**READING PASSAGE**

BEGIN

IN SPITE of strong deliveries of higher quality wheat and malt barley in the past week as harvest hits full swing in the southern regions producing the majority of the grain this year values for both commodities have only come back slightly.
The prices on offer for premium cereal products such as malt barley and H1 hard wheat are still at levels attractive enough to have growers selling in spite of modest falls.
“There was a bit of a fall in the protein market at the start of December when the weather event through south-eastern Australia was not as severe as first thought, but since then values have held relatively steady,” said Nick Crundall, Market Check domestic markets and pools manager.
Mr Crundall said with prices significantly better than at this time last year many farmers were taking the opportunity the opportunity to sell grain.
“You can get prices of around $300 a tonne for H1 quality wheat and $290/t for H2 and farmers are seeing that as good value, especially where they have good yields in southern regions.”
Lachie Stevens, Lachstock Consulting managing director, said malt barley prices were also relatively strong.
Mr Crundall said the prices were gently declining, indicating growers were selling.
“Many are saying there is not a lot of grower selling as yet, but the price is steadily coming back and that suggests there are some sales.”
Mr Crundall said the drop in cereal prices was markedly less significant than can sometimes be seen over the harvest period where grower selling leads to a price slump.
He said the selling pattern was typical of the past few years.
“People appear to be holding the feed quality / lower quality milling grain and selling the protein or malt barley,” he said.
Mr Stevens agreed.

END

**DATASET ENTRIES**

BEGIN

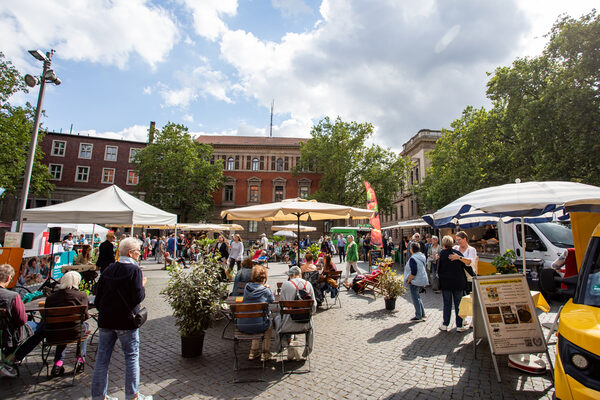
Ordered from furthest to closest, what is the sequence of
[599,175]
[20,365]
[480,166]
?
1. [480,166]
2. [599,175]
3. [20,365]

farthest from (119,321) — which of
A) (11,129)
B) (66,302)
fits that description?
(11,129)

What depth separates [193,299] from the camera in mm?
4543

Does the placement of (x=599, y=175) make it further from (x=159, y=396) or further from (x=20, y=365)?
(x=20, y=365)

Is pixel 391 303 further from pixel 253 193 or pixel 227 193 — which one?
pixel 227 193

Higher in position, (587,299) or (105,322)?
(587,299)

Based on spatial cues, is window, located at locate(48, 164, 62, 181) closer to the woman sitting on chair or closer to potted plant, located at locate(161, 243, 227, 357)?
the woman sitting on chair

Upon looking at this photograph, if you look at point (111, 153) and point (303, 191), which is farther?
point (303, 191)

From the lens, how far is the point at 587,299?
255 cm

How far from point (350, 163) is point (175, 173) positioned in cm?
2169

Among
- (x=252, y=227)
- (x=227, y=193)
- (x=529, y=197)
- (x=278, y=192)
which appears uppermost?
(x=278, y=192)

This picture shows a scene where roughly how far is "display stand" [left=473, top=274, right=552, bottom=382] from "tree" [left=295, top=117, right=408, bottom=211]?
32.7 metres

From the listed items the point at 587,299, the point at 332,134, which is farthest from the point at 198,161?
the point at 587,299

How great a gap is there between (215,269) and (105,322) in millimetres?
1891

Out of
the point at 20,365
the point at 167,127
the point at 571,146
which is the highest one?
the point at 167,127
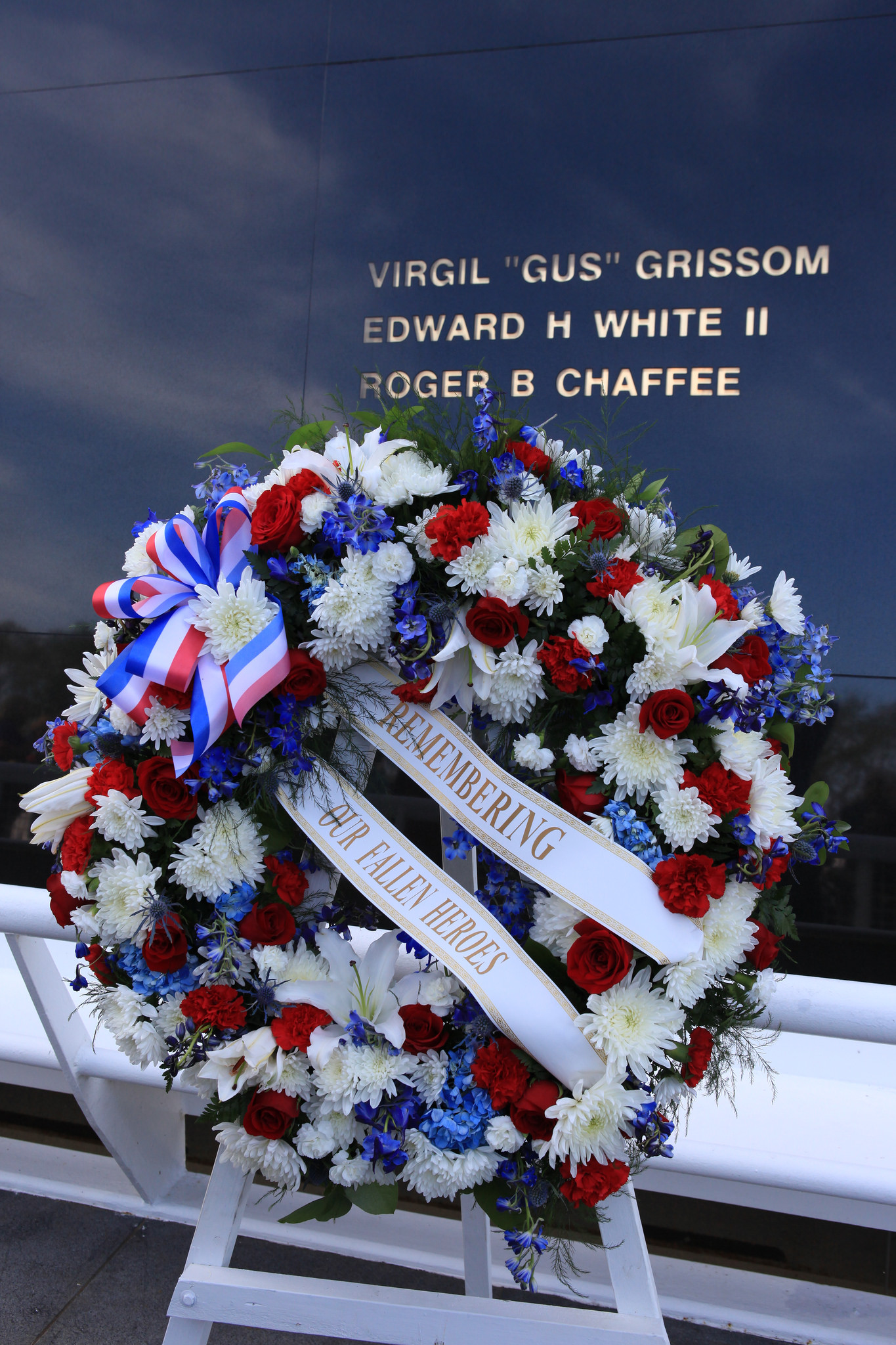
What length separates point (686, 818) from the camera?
1.09 m

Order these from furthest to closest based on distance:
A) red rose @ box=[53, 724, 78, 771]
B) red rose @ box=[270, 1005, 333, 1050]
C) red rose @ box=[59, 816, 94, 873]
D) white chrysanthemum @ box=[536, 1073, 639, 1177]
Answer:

END

**EXERCISE INSTRUCTIONS**
1. Answer each question using the article on wheat and barley prices, one short answer per line.
(a) About what price per tonne can growers get for H1 quality wheat?
(b) What position does Lachie Stevens hold?
(c) Which grain does Mr Crundall say people appear to be holding?
2. Continue the article on wheat and barley prices with the next few sentences.

**LIST OF ANSWERS**
1.
(a) Around $300 a tonne.
(b) Managing director of Lachstock Consulting.
(c) Feed quality and lower quality milling grain.

2.
“People are selling malt and holding feed lines.”
Mr Crundall said there were pockets with significant amount of off-specification wheat.
He said AH 9, a high protein, high screenings and low test weight segregation opened up, was proving popular with buyers.
“You can get the protein at a price on par with ASW and it is a good wheat to blend,” he said.
The news has not been so rosy for canola producers with unsold product, with prices coming back between $30-40/t in the past three weeks to sit at around $500/t port.
Mr Crundall said the falls were in line with what was happening internationally.
“We’ve seen (French futures exchange) come back by around the same amount over the same time.”
Mr Stevens said most farmers had sold for cash when the prices were in excess of $500/t delivered site ($530-540/t port) but now some farmers were warehousing the product.
Nandaly, Victoria, farmer Terry Kiley said there was a wide range of wheat to market.
“We have got everything from AGP (general purpose wheat) right up to H1 (hard wheat), it just depends on the paddock.”
He said many farmers were assessing what quality profile they had in terms of stocks before selling.
“Most people have sold a bit but the majority is still warehoused as we have a look at it all in terms of what grades we have and what the market is doing.”